Introduction

Four cycles of bortezomib/thalidomide/dexamethasone (VTD) induction therapy followed by autologous stem cell transplantation (ASCT) is one of the standard therapy for patients aged less than 65 years with newly diagnosed multiple myeloma (NDMM). Complete remission (CR) status before ASCT is an important prognostic factor for progression-free survival (PFS). We analyzed whether two additional cycles of VTD improved the pre- and post-transplant responses as well as PFS compared to the four cycles of VTD induction therapy.

Methods

A total of 222 patients with NDMM between September 2014 and August 2016 from eleven hospitals in South Korea were included in the current study. The patients received at least four or more cycles of VTD induction therapy before administration of high-dose therapy (HDT, melphalan 200mg/m2) followed by ASCT. VTD regimen was consisted of bortezomib subcutaneous infusion (1.3 mg/m2 on days 1, 4, 8, and 11), thalidomide (100 mg daily), and dexamethasone (40 mg on days 1-4, 8-11), which was administered every 4 weeks.

Results

The median age was 57 years (range 30−64 years), and 120 patients (61.9%) were male. Revised international scoring system (R-ISS) classified 59 (30.4%), 86 (44.3%), and 49 patients (25.3%) as stage I, II, and III, respectively. VTD induction was administered 4 cycles in 194 patients (VTD4, 67.5%) and more than 4 cycles in 63 (VTD6, 32.5%) before HDT. Patient characteristics at diagnosis did not differ between VTD4 and VTD6. CR rate before HDT was significantly higher in VTD6 than VTD4 (31.7% vs 13.0%, P = 0.003). However, CR rate after HDT/ASCT was similar between VTD4 and VTD6 (69.0% vs 65.5%, P = 0.726). There was no difference in the incidence of peripheral neuropathy (PN) (≥ grade 2 or that required dose reduction) between two groups. The median follow-up duration was 18.0 months (range 7.0-43.8 months).

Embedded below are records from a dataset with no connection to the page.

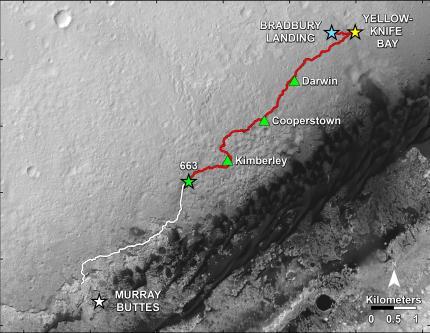 Bradbury sur Mars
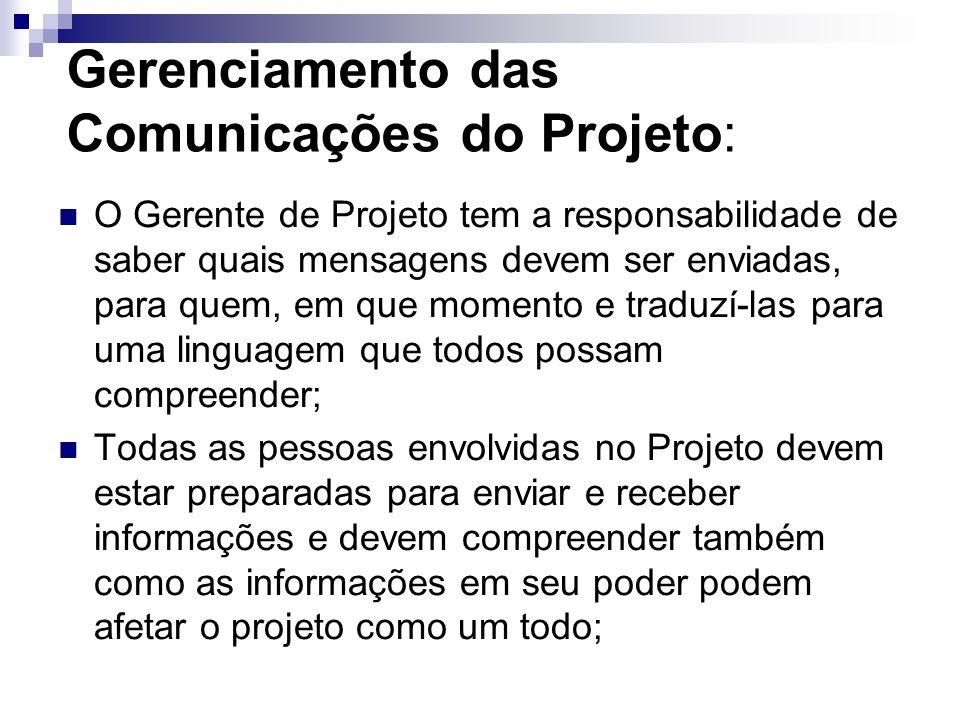 Gerenciamento das Comunicações do Projeto:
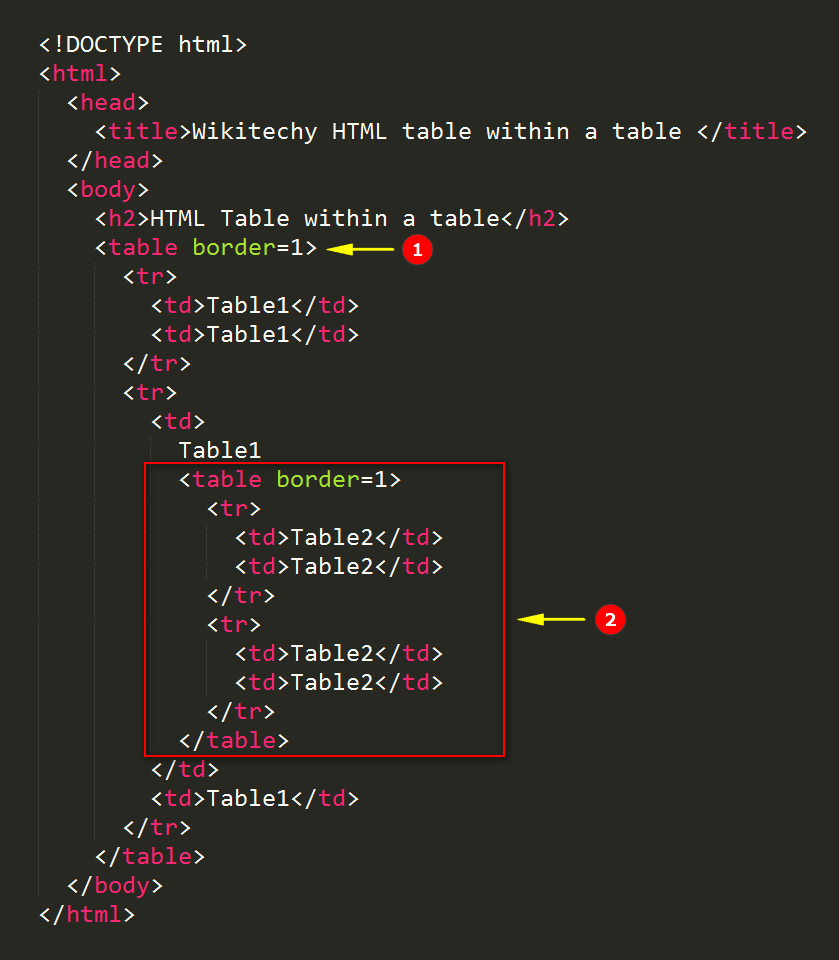 Html table within a table wikitechy - Html code for creating table ...
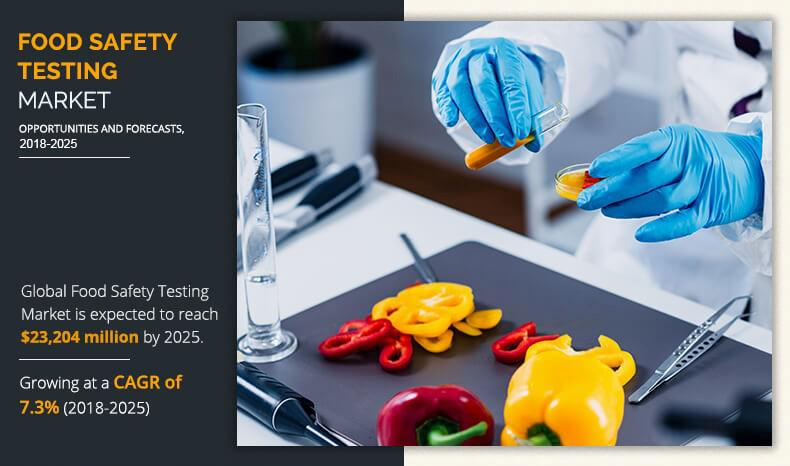 Food Safety Testing Market by 2025: Processed Food Segment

The 2-year PFS did not differ between the two groups (51.7 ±5.7% in VTD4 and 62.1±8.6% in VTD6, P = 0.240). Multivariate analysis revealed that the achievement of CR was a favorable prognostic factor for PFS (HR 0.27 [0.08−0.90], P = 0.034). Deletion 17p (HR 2.87 [1.01−7.92], P = 0.048) and t(4;14) (HR 3.38 [1.76−6.48], P < 0.001) in FISH were adverse prognostic factors for PFS. Patients with stage I/II by R-ISS receiving additional two cycles of VTD showed prolonged PFS (median PFS not reached vs. 27.6 months, P = 0.034). In the multivariate analysis, VTD6 was a favorable prognostic factor for PFS for patients with stage I/II by R-ISS, (HR 0.11 [0.02−0.52], P = 0.005).

Conclusion

CR rates increased with additional cycles of VTD induction therapy for NDMM. However, the PFS benefit was observed only in patients with R-ISS stage I/II. For patients with high-risk MM, intensive induction therapy that overcome poor prognostic factors should be administered to improve long-term outcomes.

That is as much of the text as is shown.